Complete, in six volumes, the "Corrected" 2nd edition of Brookes', New and Accurate System of Natural History. With introductions by Oliver Goldsmith (Works of Goldsmith, Gibbs) and hundreds of plates illustrating the plants, insects, fish, animals, etc..
Also, of note to anglers, volume three (Natural History of Fishes...) contains an interesting appendix (... The Whole Art of Float and Fly-Fishing...), a popular 18th century work; commonly attributed to Thomas Shirley, there is no attribution in this volume and it has, at least, been re-arranged (the last paragraph in the Brookes work matches the 1st paragraph of Chap. II in the 1784 (Fielding) edition; "If at any time you happen to be over heated with walking, or other exercise, avoid small liquors, especially water, as you would poison; but rather take a glass of rum or brandy...").
Period reviews of Brookes' Natural History thought it to be the standard-setting system of classification moving forward: “Doctor Brookes ever appeared to us as one of the most industrious, useful, and accurate compilers of his age… Cool, accurate, and timid, asserting nothing without the clearest proof, disdaining the borrowed ornaments of imagination, and contented with the simple dress of truth… What has been here extracted will serve as a specimen of this performance… and we make no doubt will continue to be the standard book of this science in our language, till further discoveries shall render a new work necessary.” – The Critical Review v.16, Simpkin, p.146-148, 1763.
Books include: The History of Quadrupeds, The History of Birds, The History of Fishes and Serpents, The History of Insects, The History of Waters,Earths,Stones,Fossils and Minerals, and The History of Vegetables.

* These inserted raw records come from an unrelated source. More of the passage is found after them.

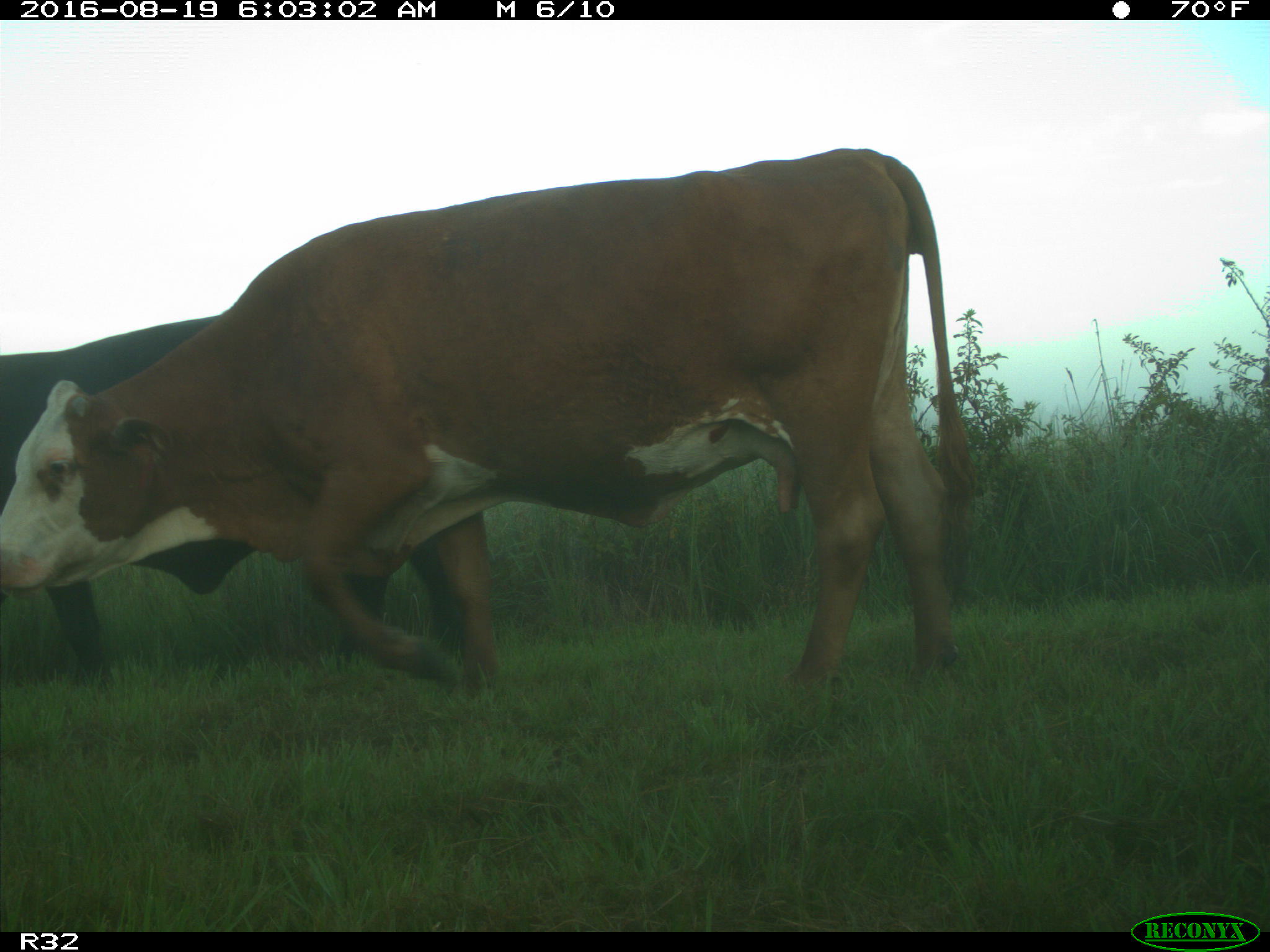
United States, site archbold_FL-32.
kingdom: Animalia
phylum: Chordata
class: Mammalia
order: Artiodactyla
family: Bovidae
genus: Bos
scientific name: Bos taurus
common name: domestic cow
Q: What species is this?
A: Bos taurus (domestic cow).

Ex-libris armorial plates of Sir John Vanhattem, an antiquarian who built Dinton Castle (a folly), with fossils embedded in the walls. Vanhattem gave the "Dinton Hermit" shoe to the Ashmolean; the shoe hosts a patchwork of overlapping repairs and was supposedly worn by the executioner of Charles I, forced into hermitage in Dinton after the restitution.
Physical Attributes -
Each volume measures approx. 17 x 10 x 2 cm, 12mo. Calf bindings. Spine with five raised bands; four compartments with a gilt harps centered in leafing vines, and two compartments with the title and volume in gilt on red Morocco with corner flowers to the volume compartment.
V1 - (1), xxvi, 408, x, (1)
V2 - (1), viii, 317, xii, [iii - ads], (1)

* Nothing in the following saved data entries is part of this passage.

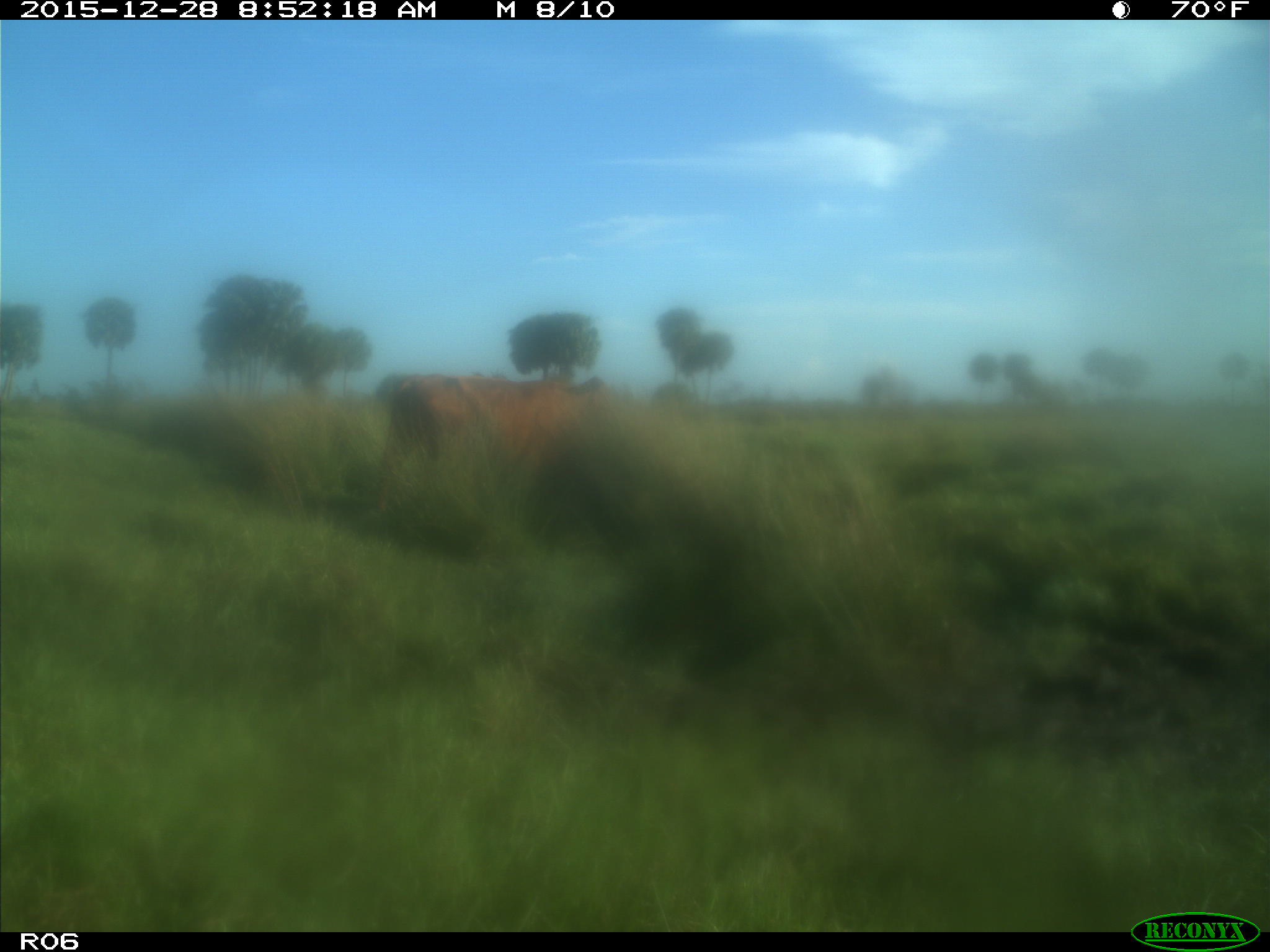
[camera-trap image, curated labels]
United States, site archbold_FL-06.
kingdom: Animalia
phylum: Chordata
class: Mammalia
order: Artiodactyla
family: Bovidae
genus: Bos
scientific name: Bos taurus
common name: domestic cow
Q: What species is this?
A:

V3 - (1), xii, 258, vi, (1)
V4 - (1), title, xx, 21-324, viii, [ii - ads], (1)
V5 - (1), viii, 312, xvi, (1)
V6 - (1), xiv, 15-322, viii, [iv - ads], (1)
See pictures.Some chipping at head and tail of spines with occasional loss of endband. Occasional rub to boards. Some cracking at joints. Corner wear. Volume 5 has repaired chip at bottom of rear board. Armorial ex-libris plate on each pastedown.
Turn-ins have ghosted pastedown/flyleaves; title page and last page of each volume has two square ghosts at each corner. Occasional fox/rust spot throughout. Marginal and in-line notes in an old hand (mostly writing the latin name next to the entry). I see an occasional ember pin-hole. Some toning and dog-earing. Volume six, ads at rear missing first leaf (at least); not removed from binding, never bound in (ads start at an incomplete sentence).
Despite a little wear, still a handsome set, with many wonderful plates.